By lunchtime much of the gossip had cooled after an unusually assured Corbyn produced a corker in the Chamber. He had come up with a leak about the Government doing favours for its chums in hard-pressed Surrey – the county where both the Chancellor, Philip Hammond, and Health Secretary, Jeremy Hunt, are MPs. As Mr Corbyn produced his humdinger, Mr Hunt turned scarlet and Mr Hammond discreetly ground his jaw.

Sajid Javid, the relevant Cabinet minister for this policy, stood nearby, all but whistling as he examined the ceiling. Wot, me, guv?

Mr Corbyn could have blurted out his scoop immediatel­y. Instead he waited until his third allotted question, having used the first two to describe problems in the National Health Service and in social care. Mrs May may have been lured into a false sense of security.

Then Mr Corbyn – having establishe­d councils’ need for money – sprang the Surrey story on her. He had obtained telephone text messages allegedly sent by the Tory leader of Surrey council to ‘somebody called Nick’ high up in Whitehall.

THESE messages suggested that Surrey would be given more cash if its Tory councillor­s eased off the political pressure on ministers. It did sound distinctly whiffy. The council leader apparently sent his text message to the wrong person. You beauty!

What gumbies our politicos are.

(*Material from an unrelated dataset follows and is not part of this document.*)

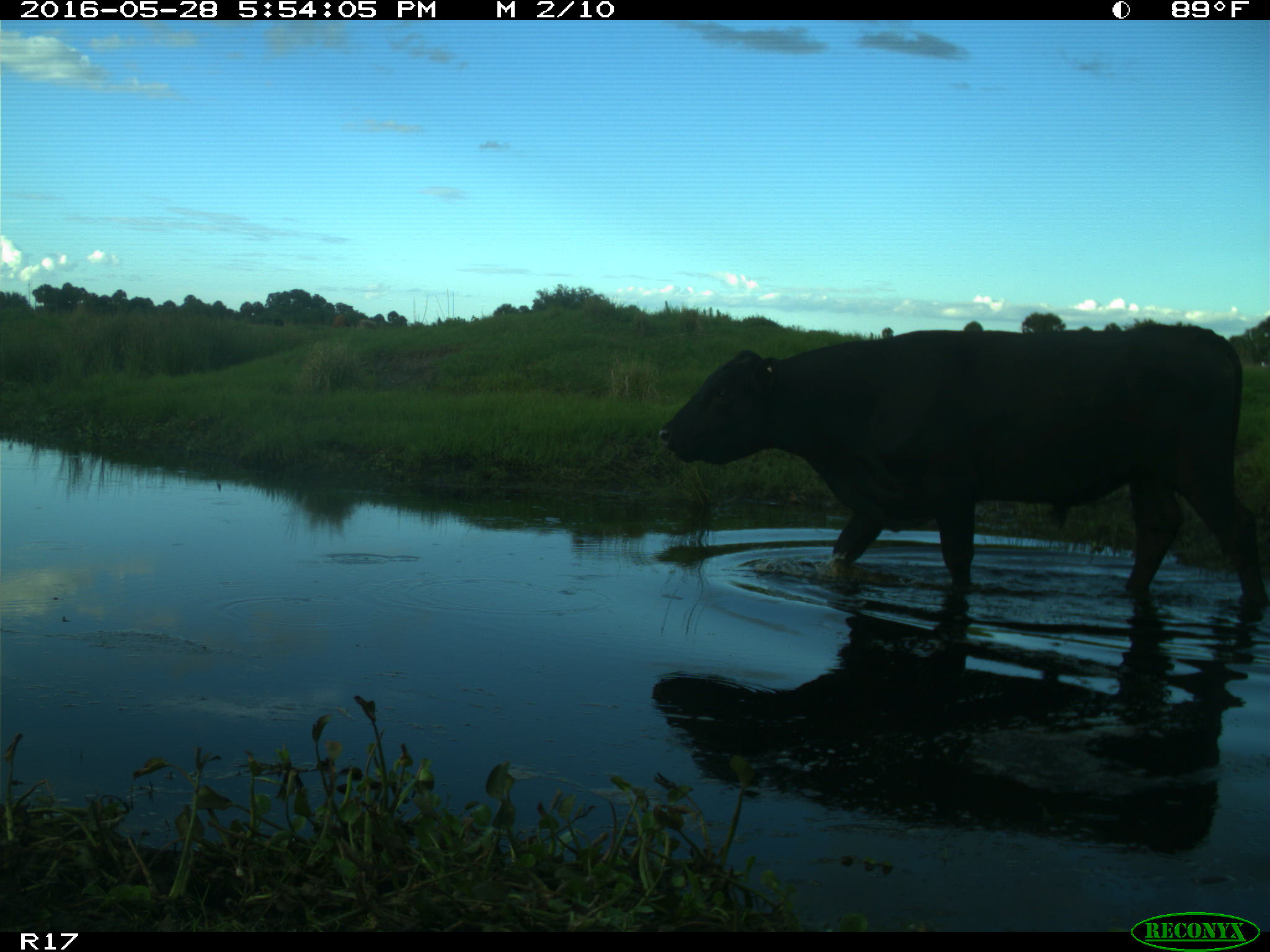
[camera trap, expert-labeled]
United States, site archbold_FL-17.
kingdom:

How can they run a county, or a country, if they can not even send a text message to the right Nick?

Mr Corbyn: ‘Was there a special deal for Surrey?’ Mrs May went into problem- deflection mode, declining to give a straight answer. Mr Corbyn repeated his query, with the twist, ‘Will such sweetheart deals be on offer to every council?’

Mrs May had no less difficulty answering the question a second time. Beside her Mr Hammond adopted the expression of a man who, in the middle of a Buckingham Palace banquet, realises that his gold front tooth has just fallen out.

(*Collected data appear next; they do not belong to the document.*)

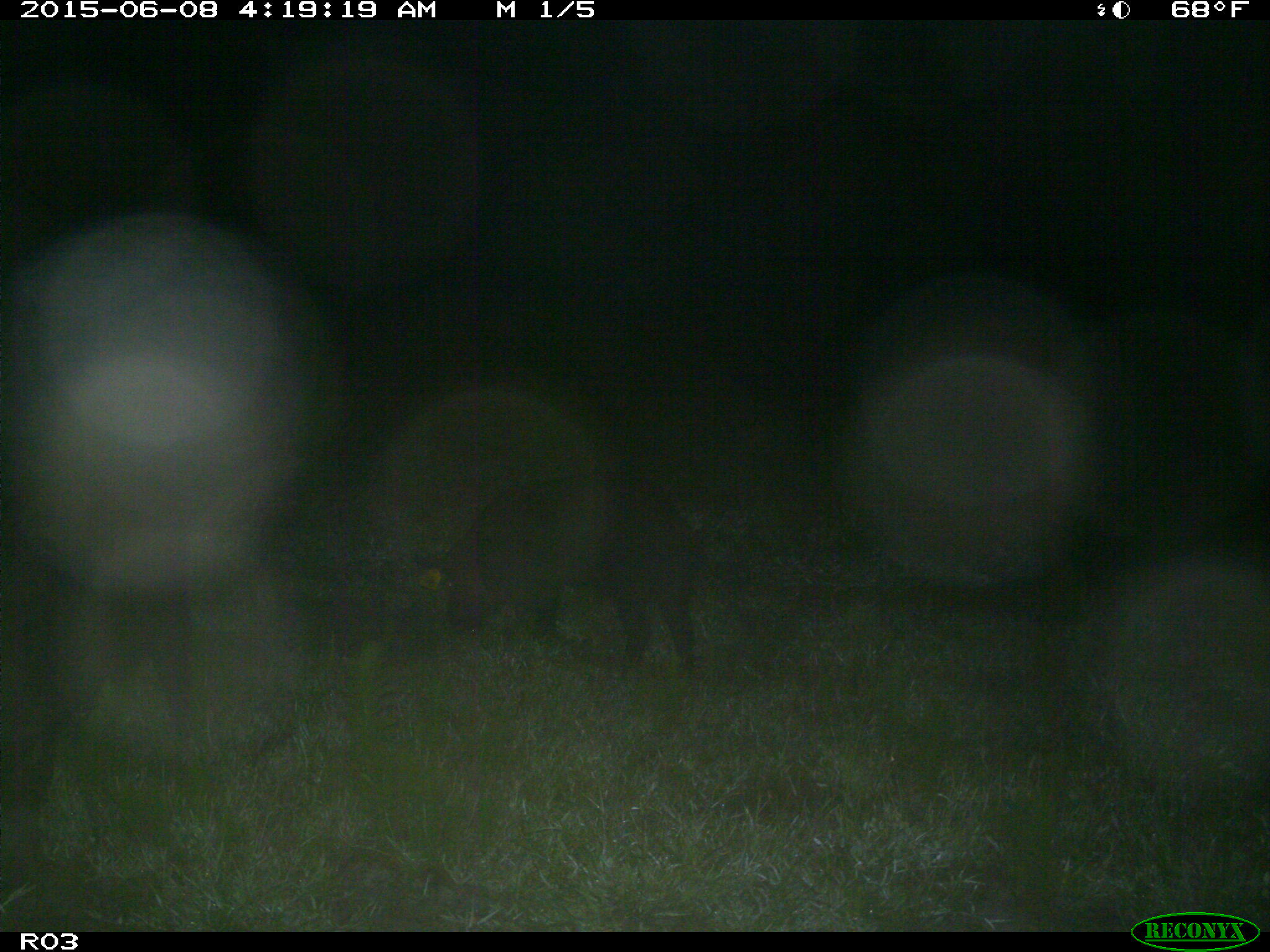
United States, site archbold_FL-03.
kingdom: Animalia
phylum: Chordata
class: Mammalia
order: Artiodactyla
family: Suidae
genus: Sus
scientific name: Sus scrofa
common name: wild boar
Sus scrofa (wild boar).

Labour MPs being the disloyal swine that they are, Mr Corbyn received less support than he deserved from his own benches. Mr Lewis at least murmured a few hear-hears – more than some of the Blairite Remainers were doing.

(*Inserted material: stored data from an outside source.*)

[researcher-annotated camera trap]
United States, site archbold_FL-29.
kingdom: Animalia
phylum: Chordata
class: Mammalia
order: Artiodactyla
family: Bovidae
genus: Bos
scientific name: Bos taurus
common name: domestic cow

Mrs May had the last word in the exchanges, as a Prime Minister always does, and she finished with some rhetorical stuff about how Labour’s policies would bankrupt Britain. This gained rather less cheering from her own side than she might have expected. A solid and rare win for Mr Corbyn, definitely.

elsewhere in PMQs we heard from Ronnie Campbell (Lab, Blyth Valley), who has been off recently owing to cancer. When Mr Campbell last spoke in the Commons he looked terribly frail and some of us wondered if we would see him again.

Yesterday he was back to something approachin­g his old robust self. He held open his jacket to show how slim he had become and told the House his life had been saved by an ace surgeon in Newcastle. And yet some parts of the NHS were not so good. He sought greater NHS spending and did so with quiet grace (‘Open your purse,’ he urged Mrs May gently). It was the most effective spending plea heard for years and that was because it was put without political aggression but with a sense of the mercy that successful medical care can bring.

As Question Time ended, Mrs May lingered a little longer than normal. With her were Mr Hammond and Mr Hunt. They were having a tight little conflab. Surrey? Or sorry?